Product Development in Startups

If you have ever been to a Hackathon or Startup Event, you know that these types of events mostly revolve around software development in some shape or form. The entry-barrier for apps and online services is low - you only require a computer and the skills needed. The competition, however, is proportionally high and it is only the few dedicated people with well-executed ideas that actually become successful startups. In contrast, startups working on physical products are less, which in turn means less competition in developing novel products. In this blog post, we are going to talk a bit about how physical product development in startups differ from traditional software-only startups and how to avoid some of the pitfalls in the development process. Let's start by looking at some of the factors that contribute to the higher entry barrier when developing and designing physical products:

  1. Access to the right manufacturing tools, such as laser-cutters, 3D printers and CNC routers

  2. The lack of experience in using these tools, the accompanying software and managing the overall product development process

These points contribute to the rarity of product startups, simply because the initial investment in these tools has historically been too big and the general availability too limited.

Manufacturing Tools

As manufacturing tools such as 3D-printers and laser-cutters mature, physical product development becomes increasingly feasible with a limited budget.

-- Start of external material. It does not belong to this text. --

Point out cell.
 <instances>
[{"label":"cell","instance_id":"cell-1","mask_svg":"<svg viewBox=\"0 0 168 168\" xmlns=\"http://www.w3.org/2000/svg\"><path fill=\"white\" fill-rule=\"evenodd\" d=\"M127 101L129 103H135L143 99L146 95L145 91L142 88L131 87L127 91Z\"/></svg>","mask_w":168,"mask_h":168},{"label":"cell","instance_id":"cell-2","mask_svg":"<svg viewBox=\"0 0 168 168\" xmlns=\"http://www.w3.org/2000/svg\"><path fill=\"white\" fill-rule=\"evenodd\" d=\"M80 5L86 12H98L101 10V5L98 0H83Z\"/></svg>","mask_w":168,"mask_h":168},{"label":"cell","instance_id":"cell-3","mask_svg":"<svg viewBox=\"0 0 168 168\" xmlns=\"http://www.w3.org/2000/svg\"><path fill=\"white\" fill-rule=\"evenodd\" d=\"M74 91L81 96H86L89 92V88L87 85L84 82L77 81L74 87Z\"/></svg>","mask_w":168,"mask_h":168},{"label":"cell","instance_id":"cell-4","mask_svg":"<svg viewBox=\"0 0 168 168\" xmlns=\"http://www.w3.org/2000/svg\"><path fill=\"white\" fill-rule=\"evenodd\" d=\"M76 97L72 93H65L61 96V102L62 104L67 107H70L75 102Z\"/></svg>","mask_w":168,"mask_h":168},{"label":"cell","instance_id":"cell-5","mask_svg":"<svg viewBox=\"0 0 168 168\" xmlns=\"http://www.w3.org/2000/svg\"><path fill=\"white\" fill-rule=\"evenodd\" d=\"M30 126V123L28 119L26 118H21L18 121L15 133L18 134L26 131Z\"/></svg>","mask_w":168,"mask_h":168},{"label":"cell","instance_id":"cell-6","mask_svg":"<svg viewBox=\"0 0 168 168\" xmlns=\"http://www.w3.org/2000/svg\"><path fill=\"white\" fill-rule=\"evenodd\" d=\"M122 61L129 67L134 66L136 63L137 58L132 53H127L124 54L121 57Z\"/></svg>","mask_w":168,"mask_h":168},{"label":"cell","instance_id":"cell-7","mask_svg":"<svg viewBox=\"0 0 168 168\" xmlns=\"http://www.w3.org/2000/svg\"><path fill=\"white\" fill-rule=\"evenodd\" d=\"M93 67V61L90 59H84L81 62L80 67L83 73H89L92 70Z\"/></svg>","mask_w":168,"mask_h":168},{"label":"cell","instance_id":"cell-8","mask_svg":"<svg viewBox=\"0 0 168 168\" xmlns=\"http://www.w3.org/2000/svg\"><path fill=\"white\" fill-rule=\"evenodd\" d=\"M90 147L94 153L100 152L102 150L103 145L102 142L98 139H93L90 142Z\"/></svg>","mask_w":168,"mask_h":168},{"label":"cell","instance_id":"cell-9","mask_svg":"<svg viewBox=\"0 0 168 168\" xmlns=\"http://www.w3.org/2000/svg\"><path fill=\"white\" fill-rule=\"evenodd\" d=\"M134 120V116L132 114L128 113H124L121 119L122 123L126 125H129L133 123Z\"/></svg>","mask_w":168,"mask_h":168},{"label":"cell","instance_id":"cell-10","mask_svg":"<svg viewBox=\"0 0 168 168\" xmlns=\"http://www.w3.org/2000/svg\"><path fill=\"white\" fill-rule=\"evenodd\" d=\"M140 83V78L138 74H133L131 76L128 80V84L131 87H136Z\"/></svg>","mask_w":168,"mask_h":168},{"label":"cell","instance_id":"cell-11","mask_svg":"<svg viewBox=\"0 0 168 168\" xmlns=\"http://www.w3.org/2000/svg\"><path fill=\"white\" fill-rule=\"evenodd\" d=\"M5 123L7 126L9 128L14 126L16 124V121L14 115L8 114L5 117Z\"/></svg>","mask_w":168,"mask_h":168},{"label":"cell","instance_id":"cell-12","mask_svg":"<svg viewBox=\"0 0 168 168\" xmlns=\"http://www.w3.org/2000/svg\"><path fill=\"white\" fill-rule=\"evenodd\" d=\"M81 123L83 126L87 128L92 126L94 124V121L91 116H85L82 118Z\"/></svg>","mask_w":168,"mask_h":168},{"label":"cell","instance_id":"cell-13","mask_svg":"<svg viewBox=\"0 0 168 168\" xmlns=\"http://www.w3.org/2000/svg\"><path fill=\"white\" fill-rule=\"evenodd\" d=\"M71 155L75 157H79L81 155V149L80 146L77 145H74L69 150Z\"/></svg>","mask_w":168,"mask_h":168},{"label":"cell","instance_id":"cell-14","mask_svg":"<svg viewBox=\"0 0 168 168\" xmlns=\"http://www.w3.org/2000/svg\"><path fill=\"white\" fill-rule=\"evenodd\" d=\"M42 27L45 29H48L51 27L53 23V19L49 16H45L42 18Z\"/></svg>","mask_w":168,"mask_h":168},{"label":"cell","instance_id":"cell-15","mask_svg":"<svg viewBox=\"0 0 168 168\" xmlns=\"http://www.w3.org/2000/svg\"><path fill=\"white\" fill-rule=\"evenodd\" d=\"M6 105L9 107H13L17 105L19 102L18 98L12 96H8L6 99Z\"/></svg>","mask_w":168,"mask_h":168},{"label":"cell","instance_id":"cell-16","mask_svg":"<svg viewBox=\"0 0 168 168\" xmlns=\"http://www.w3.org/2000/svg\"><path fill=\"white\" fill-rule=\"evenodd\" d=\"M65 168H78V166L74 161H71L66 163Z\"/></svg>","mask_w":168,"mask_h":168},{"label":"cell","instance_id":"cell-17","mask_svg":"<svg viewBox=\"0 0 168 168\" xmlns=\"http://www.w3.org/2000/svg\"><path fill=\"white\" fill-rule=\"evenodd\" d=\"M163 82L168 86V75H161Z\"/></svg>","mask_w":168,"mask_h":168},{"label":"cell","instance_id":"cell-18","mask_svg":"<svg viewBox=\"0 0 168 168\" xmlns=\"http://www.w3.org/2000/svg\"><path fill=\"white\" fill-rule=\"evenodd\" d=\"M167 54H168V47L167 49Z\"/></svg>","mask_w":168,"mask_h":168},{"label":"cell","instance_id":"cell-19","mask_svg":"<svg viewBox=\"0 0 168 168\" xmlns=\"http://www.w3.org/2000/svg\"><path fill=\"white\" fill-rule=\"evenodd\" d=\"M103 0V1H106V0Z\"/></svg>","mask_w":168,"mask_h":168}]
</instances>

It doesn't require the human capital and the large machine park as it once did. Fabrication labs have been opened all-over, making it possible for ordinary people to bring ideas to the physical realm.

Even 3D-printer/CNC-router sharing has been increasing in popularity for some time now (see if there's any hubs near you on 3DHUBS). 3D printers, such as the Ultimaker, is popular among enthusiasts for its ease of use and relatively cheap price tag.
Other tools, such as the laser-cutter also works great for creating prototypes, as software tools enable digital 3D models to be converted to sliced physical objects, such as seen in Autodesk's 123D Make program below:

Most of these manufacturing tools allow you to iteratively prototype the physical manifestation of your idea, but at one point, you are going to hit a max level of fidelity, as e.g. 6-axis CNC routers and other high-end production machines are still very expensive - but why do you need to do everything yourself? Once you are set on the design, have the embedded hardware on lockdown, you can start consulting companies who work with injection molding and light metal productions. Some companies do a small number of productions, which helps when you're doing a lean launch of a physical product. In developing physical products, you cannot do everything yourself, at least not if you are striving for perfection - iterations are more expensive and still require specialised knowledge, as opposed to software development. The product has to reach a final state, before you enter production, which cannot be said about software, where you can push new builds as your competencies increase. Using external collaborators can also save you a lot of time and headaches, and they are not even expensive (Spoiler! Shameless plug). Material costs can also be reduced, as low-fidelity prototypes in cheap materials, such as foam blocks, can be successfully used for communicating and finalising the design and hardware setup - before choosing product materials and continuing towards production.


Different stages of the development process require different competencies. The skill-set needed throughout is a combination of industrial design, engineering and software development. Thus, startups developing physical products require larger, diversified teams with more specialised knowledge or at least outsourcing some of the manufacturing to external collaborators. Many larger consumer product-oriented companies, such as the Danish audio/TV design company Bang & Olufsen, use external product development and design collaborators, since a new set of eyes can provide some new ideas for an existing problem space.

We acknowledge (and love!) the Maker-movement, where DIY enthusiasts engage in both software and product development. These Makers show that the variety of skills needed to development and program physical products can be achieved by a single person - switching between designing 3D models to programming microcontrollers. The ability to both design and program software will be essential for future product designers as technology become more interwoven in physical products.

However, people from different domains can easily contribute to the design process, as ideation, low-fidelity prototyping is fun and engaging activities that effectively communicates ideas to endusers and domain professionals. We love to engage end-users and different stakeholders in low-fidelity prototyping sessions, as these often help people gain a new understanding of their customers' needs and pains.


At MONTEM we believe that physical product design is the new norm in startups - it will not replace software startups in any way, but in many cases it will simply make sense to develop a physical product; either as a standalone project, or as an addition to a software project. We believe that consumers will turn towards physical products with accompanying services as a reaction to the many subscription-based SaaS products available currently. Many products will furthermore contain technology - wireless connectivity in particular - as the availability of these chips increases and the prices drop. This will pave the way for the true internet-of-things revolution that is bound to happen within the next few years. Very exciting times ahead, indeed - we can't wait to see what the future brings!